La noticia del hallazgo de Alfonso Jacquin, como la de su ingreso al M-19, llegó sin aviso previo.

Héctor Pineda
Encontraron los huesos de Alfonso Jacquin Gutiérrez. Hace treinta y tres años, junto con Andrés Almarales y Luis (Lucho) Otero, comandó la toma del Palacio de Justicia, realizada por el M-19, en los primeros días del mes de noviembre, hecho que desencadenó la feroz contratoma por parte del Estado, en un suceso en los que aún, al día de hoy, se reciben noticias que, antes que cierres judiciales, abren las puertas a los laberintos de nuevos procesos.
La noticia del hallazgo, como desde su partida para engrosar las filas del M-19, llegó sin aviso previo. Sus apariciones, para quienes cultivamos una entrañable hermandad en los tiempos de las rebeldías estudiantiles en la Universidad del Atlántico, nos llenaban de sobresaltos y, la verdad, temíamos el día en el que recibiríamos la fatal noticia de su muerte en algún combate de los tantos que se sucedían en las crestas de la cordillera Central, escenario escogido por la organización guerrillera para la confrontación armada.

# # #

• **EJERCICIO BREVE A**: Reproduzca sin ninguna alteración las líneas del listado, comenzando en la que contiene "As visible in" y terminando en la que contiene "1395 centimetres", ambas incluidas.

• **DATOS DEL EJERCICIO**:
# # #

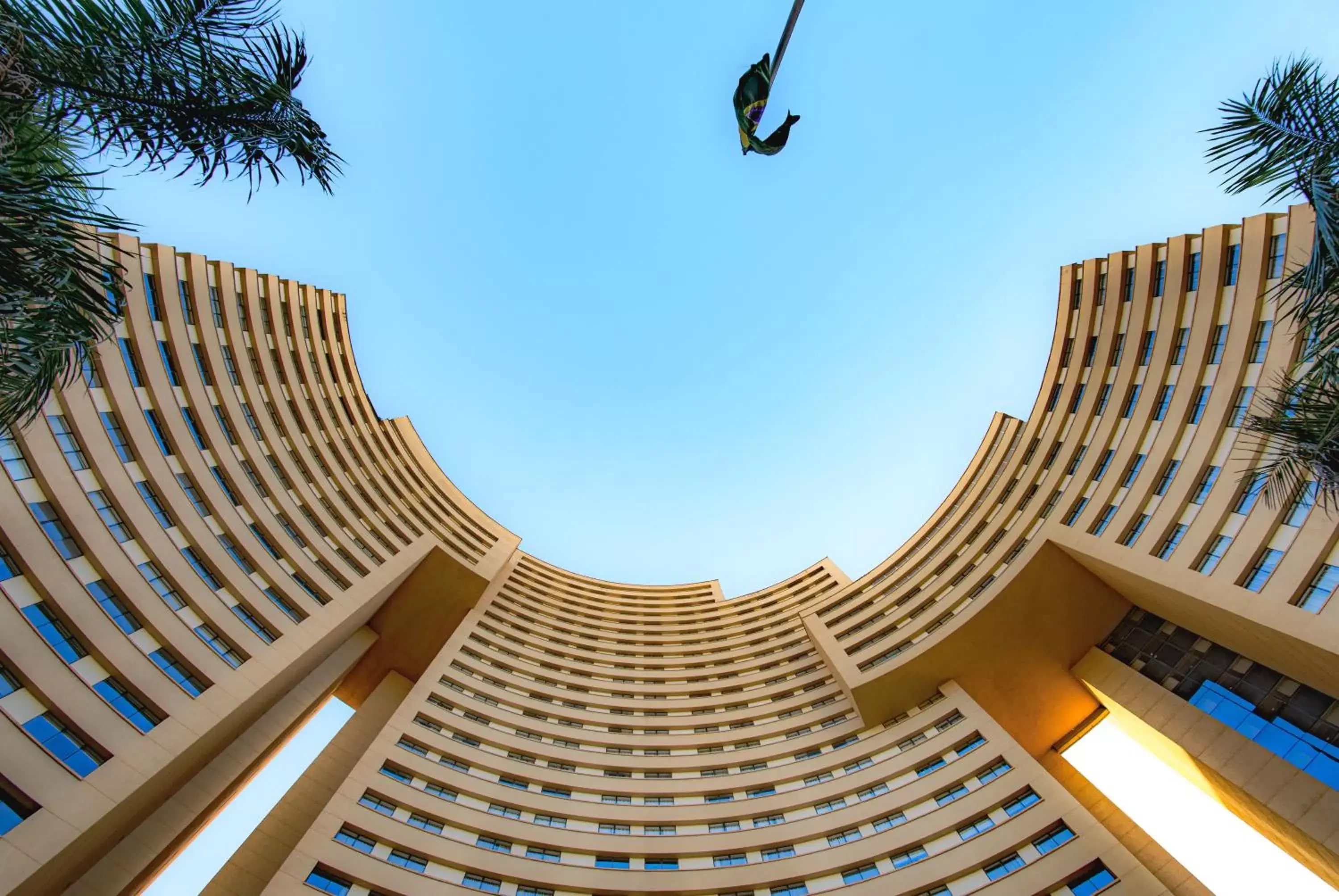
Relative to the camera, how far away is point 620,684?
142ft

# # #

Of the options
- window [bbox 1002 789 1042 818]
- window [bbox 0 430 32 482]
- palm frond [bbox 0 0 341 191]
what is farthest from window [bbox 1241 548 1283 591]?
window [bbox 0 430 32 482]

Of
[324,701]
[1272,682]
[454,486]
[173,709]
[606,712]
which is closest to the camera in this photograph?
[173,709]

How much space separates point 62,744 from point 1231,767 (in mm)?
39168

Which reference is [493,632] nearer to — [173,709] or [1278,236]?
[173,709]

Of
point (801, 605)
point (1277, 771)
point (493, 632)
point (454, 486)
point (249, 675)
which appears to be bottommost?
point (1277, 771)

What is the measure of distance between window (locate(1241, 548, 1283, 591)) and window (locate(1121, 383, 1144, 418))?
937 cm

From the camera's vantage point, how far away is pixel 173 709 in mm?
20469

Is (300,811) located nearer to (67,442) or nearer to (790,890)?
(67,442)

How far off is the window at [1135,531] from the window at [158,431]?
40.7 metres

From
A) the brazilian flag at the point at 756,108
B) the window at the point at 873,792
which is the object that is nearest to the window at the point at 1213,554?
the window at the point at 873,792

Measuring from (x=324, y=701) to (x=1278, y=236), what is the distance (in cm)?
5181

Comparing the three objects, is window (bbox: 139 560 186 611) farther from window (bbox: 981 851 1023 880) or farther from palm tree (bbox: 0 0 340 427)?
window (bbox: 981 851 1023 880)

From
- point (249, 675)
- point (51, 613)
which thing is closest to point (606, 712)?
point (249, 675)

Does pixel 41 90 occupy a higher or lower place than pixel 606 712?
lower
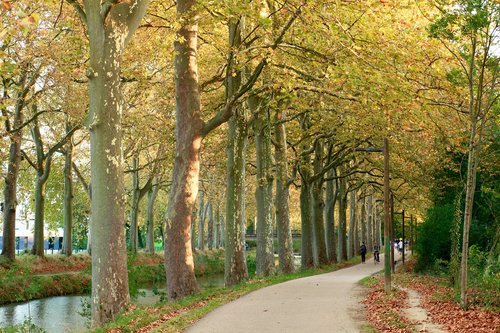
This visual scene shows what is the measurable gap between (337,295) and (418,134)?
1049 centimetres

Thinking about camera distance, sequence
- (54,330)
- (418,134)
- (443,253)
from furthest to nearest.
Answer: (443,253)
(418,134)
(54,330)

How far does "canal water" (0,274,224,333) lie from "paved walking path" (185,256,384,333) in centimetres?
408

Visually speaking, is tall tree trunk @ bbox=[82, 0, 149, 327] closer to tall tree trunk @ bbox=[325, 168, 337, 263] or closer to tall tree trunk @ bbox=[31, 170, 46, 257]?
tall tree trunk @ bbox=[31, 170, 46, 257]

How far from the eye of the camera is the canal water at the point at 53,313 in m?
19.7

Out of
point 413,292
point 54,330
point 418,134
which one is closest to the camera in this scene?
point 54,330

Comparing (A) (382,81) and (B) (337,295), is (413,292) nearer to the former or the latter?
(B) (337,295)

# # #

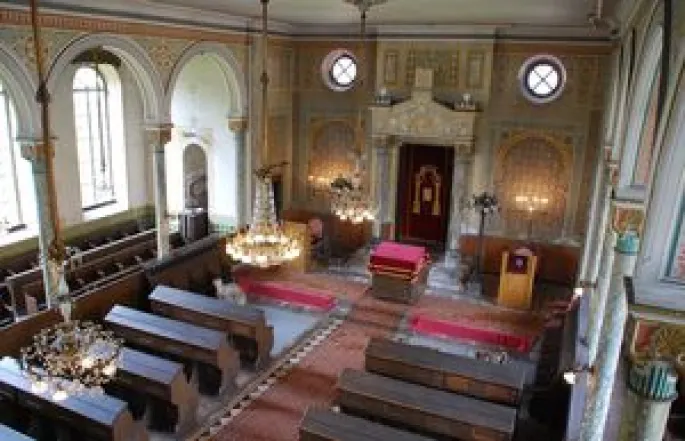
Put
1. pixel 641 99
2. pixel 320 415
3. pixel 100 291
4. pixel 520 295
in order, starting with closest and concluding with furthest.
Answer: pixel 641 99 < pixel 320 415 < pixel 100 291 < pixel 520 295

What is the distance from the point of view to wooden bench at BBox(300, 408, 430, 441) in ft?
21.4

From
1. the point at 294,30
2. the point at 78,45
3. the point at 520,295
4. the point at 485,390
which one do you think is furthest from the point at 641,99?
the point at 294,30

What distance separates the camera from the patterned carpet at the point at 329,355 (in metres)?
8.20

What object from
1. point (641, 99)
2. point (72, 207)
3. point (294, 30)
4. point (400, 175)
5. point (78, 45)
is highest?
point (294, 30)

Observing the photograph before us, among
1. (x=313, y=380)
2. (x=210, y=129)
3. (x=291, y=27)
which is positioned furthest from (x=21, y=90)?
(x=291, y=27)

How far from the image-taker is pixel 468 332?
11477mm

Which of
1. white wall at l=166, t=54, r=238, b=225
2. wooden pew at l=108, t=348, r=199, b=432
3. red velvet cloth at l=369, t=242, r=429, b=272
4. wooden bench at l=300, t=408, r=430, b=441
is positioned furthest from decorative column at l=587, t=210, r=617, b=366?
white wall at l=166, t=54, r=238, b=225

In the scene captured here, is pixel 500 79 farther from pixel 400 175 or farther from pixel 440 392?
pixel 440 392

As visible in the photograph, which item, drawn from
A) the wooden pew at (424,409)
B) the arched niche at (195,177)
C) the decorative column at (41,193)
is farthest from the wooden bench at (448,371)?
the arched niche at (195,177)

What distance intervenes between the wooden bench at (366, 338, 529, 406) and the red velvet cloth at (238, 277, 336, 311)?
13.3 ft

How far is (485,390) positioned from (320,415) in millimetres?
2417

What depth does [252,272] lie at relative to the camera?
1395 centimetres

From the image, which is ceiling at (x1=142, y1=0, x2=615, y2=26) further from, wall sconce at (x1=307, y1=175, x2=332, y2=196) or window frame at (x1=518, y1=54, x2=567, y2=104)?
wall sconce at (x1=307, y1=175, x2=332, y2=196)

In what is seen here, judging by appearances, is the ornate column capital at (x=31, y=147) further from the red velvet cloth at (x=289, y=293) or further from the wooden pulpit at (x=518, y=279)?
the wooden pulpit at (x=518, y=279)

# # #

• **EJERCICIO BREVE B**: Devuelva textualmente el pasaje del texto sobre Alfonso Jacquin, comenzando en "La noticia del hallazgo de" y terminando en "de nuevos procesos.".

• **RESPUESTA ESCRITA A**:
As visible in the photograph, which item, drawn from
A) the wooden pew at (424,409)
B) the arched niche at (195,177)
C) the decorative column at (41,193)
is farthest from the wooden bench at (448,371)?
the arched niche at (195,177)

What distance intervenes between the wooden bench at (366, 338, 529, 406) and the red velvet cloth at (238, 277, 336, 311)?
13.3 ft

How far is (485,390) positioned from (320,415) in millimetres?
2417

What depth does [252,272] lie at relative to the camera?
1395 centimetres

• **RESPUESTA ESCRITA B**:
La noticia del hallazgo de Alfonso Jacquin, como la de su ingreso al M-19, llegó sin aviso previo.

Héctor Pineda
Encontraron los huesos de Alfonso Jacquin Gutiérrez. Hace treinta y tres años, junto con Andrés Almarales y Luis (Lucho) Otero, comandó la toma del Palacio de Justicia, realizada por el M-19, en los primeros días del mes de noviembre, hecho que desencadenó la feroz contratoma por parte del Estado, en un suceso en los que aún, al día de hoy, se reciben noticias que, antes que cierres judiciales, abren las puertas a los laberintos de nuevos procesos.